裁判官の宣告に、法廷中が一瞬しんと静まり返った。血の気の引いた被告人の顔は真っ白だ。それこそ冷凍されたかのように。

「嫌だ! それだけはやめてくれ!」

しわぶきひとつない法廷に血を吐くような叫び声が響き渡る。

「罪は悔い改める。謝罪も償いもする! だからそれだけは……!」

喚き続ける被告人が刑吏の手で法廷から連れ出されると、傍聴席から一斉にため息が洩れた。記者が慌てて外へ駆け出していく。

「意外に重かったな」
「弱い者ばかりを狙った卑劣な犯行だからな。だが……」

みな言葉を呑み込む。有罪を勝ち取った検事たちですら、その表情は固い。

22××年、とうの昔に死刑制度が廃止された今日の最高刑が、この『記憶冷凍刑』だ。犯罪の瞬間の記憶を抽出して冷凍し、来る日も来る日もその記憶を解凍しては脳内に蘇らせる。多くの受刑者は途中で自責の念に堪えられなくなるという。

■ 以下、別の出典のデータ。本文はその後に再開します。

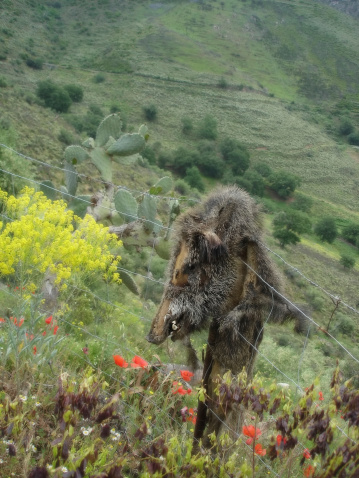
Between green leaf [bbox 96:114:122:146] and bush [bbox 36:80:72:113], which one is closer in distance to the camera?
green leaf [bbox 96:114:122:146]

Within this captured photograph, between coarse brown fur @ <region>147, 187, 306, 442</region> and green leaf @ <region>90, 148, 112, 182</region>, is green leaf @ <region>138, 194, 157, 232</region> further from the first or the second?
coarse brown fur @ <region>147, 187, 306, 442</region>

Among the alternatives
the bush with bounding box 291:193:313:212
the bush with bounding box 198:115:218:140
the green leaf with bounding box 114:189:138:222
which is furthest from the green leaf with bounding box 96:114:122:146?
the bush with bounding box 198:115:218:140

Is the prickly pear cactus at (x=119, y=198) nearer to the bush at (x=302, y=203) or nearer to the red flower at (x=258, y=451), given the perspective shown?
the red flower at (x=258, y=451)

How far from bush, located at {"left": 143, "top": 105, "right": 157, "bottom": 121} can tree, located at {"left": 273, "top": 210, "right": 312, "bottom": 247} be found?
2571 cm

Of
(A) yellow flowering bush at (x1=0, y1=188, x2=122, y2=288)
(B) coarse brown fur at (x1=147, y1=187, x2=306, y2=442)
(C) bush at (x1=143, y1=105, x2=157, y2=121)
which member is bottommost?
(C) bush at (x1=143, y1=105, x2=157, y2=121)

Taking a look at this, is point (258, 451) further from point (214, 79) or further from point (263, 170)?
point (214, 79)

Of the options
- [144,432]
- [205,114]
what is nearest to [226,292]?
[144,432]

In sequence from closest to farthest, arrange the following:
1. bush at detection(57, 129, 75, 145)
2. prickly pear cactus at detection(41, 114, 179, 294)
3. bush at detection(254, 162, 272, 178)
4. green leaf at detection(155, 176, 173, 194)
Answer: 1. prickly pear cactus at detection(41, 114, 179, 294)
2. green leaf at detection(155, 176, 173, 194)
3. bush at detection(57, 129, 75, 145)
4. bush at detection(254, 162, 272, 178)

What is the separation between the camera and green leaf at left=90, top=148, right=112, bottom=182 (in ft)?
25.4

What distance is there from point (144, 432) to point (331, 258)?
116 ft

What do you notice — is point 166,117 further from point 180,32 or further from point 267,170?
point 180,32

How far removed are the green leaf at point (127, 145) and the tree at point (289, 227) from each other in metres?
25.3

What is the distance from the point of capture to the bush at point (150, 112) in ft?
179

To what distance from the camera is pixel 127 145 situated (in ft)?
25.6
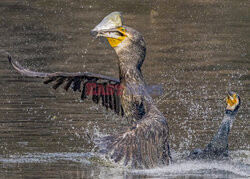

「死んだ方がマシとは、こういうことを言うのかもしれんな……」

控室で法服を脱いだ裁判官が、ぼそりと低く呟いた。

(437字)


【あとがき】
いよいよ、今度の日曜が #文学フリマ東京38 です!
昨日出品物の発送も終わり、ちょっと呆けている秋しばです。そこで活を入れるために、今週も毎ショに参加。今回はちょっとシリアスに。
毎度文字数超過ですみません……

*この記事は、以下の企画に参加しております。

*なおこの作品は、死刑制度についての是非を問うものではありません。
ご承知おきくださいませ。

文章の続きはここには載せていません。